Why I Hate French… Food or Dating. I Hate French Dating!

So I did something that I have never done before. Something Ma Dear would clutch her pearls and roll around in her grave for. Something my friends would probably be shocked by. Something I am not all that proud of…

I asked a woman out… on a non-date.

** crickets **

Ummm this is a big deal! Don’t roll your eyes at the screen. I have never ever evvvvver asked anyone out before.  Male or Female.1 And no it’s not because I am a “femme“, it’s because I’m southern…

Didn’t I tell you about rolling your eyes at people?

To be completely honest, I have never been interested in anyone that wasn’t extremely vocal about being interested in me. And then this happened.

My 28th birthday. Ahem My 4th…I mean 5th… 28th birthday 2

No it wasn’t one of those “I’m Old and Alone” moments. No nightmares about being a cat lady 3. And chiiiile please know my biological clock has no batteries.
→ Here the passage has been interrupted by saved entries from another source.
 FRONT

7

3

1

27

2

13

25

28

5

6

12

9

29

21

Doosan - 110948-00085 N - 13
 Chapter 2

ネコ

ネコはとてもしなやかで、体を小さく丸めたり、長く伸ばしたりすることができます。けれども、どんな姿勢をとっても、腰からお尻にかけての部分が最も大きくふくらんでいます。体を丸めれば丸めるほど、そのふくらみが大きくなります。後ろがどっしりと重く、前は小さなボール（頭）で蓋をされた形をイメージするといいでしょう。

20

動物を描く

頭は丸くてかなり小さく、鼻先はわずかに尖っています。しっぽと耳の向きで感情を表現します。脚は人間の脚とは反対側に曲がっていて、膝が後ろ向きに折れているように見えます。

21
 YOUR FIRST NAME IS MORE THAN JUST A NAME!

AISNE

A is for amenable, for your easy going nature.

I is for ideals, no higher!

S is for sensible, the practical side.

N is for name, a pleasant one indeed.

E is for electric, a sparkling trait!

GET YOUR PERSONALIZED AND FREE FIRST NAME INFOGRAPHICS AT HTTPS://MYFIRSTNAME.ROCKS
This is all because my friends decided to get me a groupon for French food and wine tasting… for two.


And then there was the movie on Netflix where the girl didn’t take the chance… and then there was a train accident… I think someone lost a leg.  Maybe it was a toe? Well whatever limb it was, I felt the need to go out on a it (you see what I did there). So I did.
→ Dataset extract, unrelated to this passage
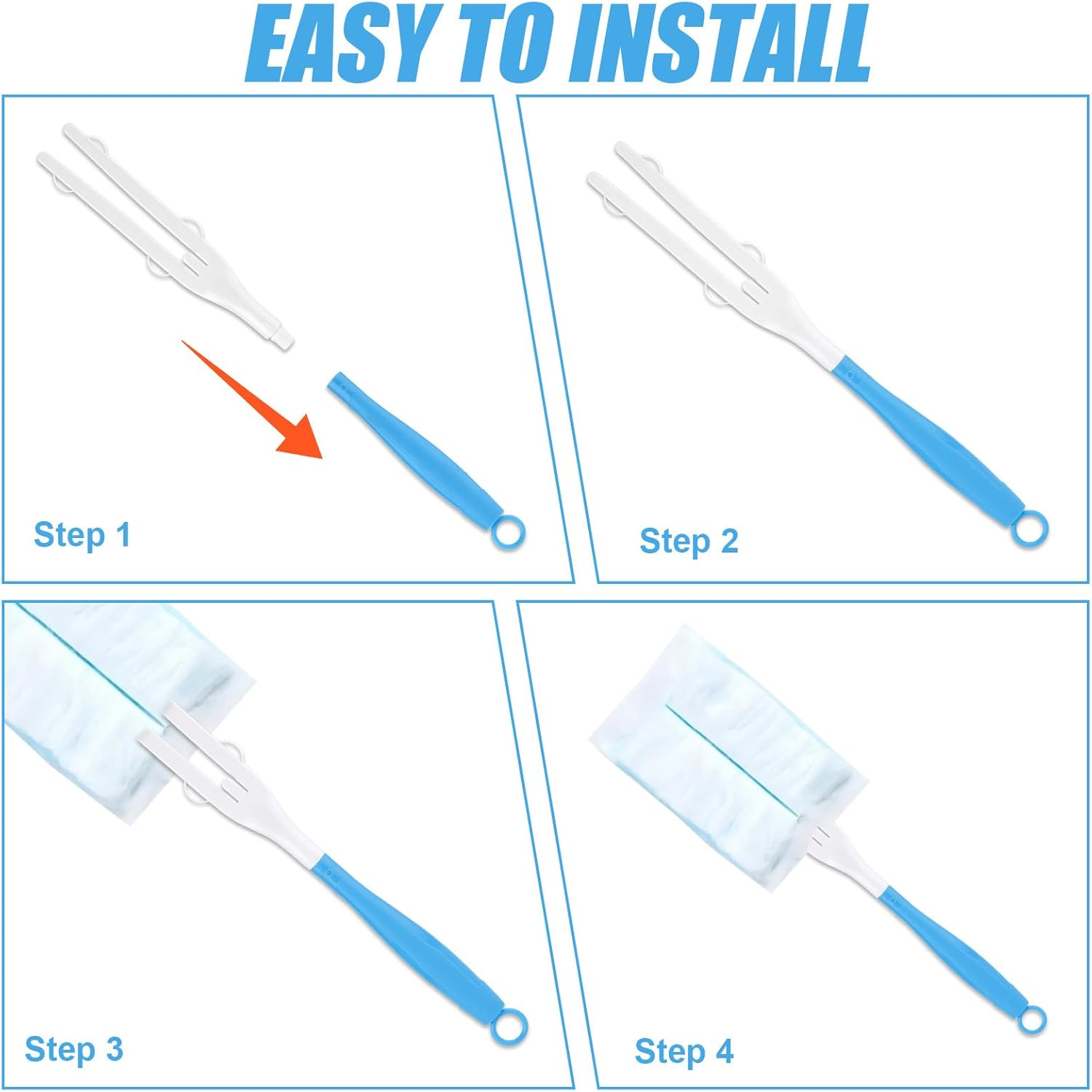 EASY TO INSTALL

Step 1

Step 2

Step 3

Step 4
The who is not really important at this point.  Friend of a friend of a friend of a friend who knows a friend. I don’t even know her very well but I figured we could get tipsy and eat a croissant.

So… I asked. And she answered… with a yes

Score! And Duh! hair flip

Then I actually called to make the reservation and the time was wrong.
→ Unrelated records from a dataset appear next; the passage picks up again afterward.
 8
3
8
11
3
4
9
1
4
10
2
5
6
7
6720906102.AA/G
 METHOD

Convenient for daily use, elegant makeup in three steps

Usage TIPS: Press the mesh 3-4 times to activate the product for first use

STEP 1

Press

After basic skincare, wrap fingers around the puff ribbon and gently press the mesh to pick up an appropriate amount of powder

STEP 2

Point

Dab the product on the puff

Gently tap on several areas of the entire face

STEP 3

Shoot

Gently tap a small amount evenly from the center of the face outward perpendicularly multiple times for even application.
So… I re-asked. She didn’t re-answer. I rescinded.

Boooo! And Tuh! resting bitch face

Anyone want a crepe?


Kristi K is the K of the KWord. She is a part-time blogger and full-time lezzie. Born, bred and cultivated in Dade county, you can usually find her sipping super juice at a local hole in the wall bar or stirring up trouble on Twitter at @kristiweb.

  1. I know that lesbians like to forget they have ever enjoyed the company of a man, but seeing that I almost married one… that’s a bit hard. 
  2.  Count with your fingers… I did. 
  3. I have a dog…. named Champagne. Feel free to judge me.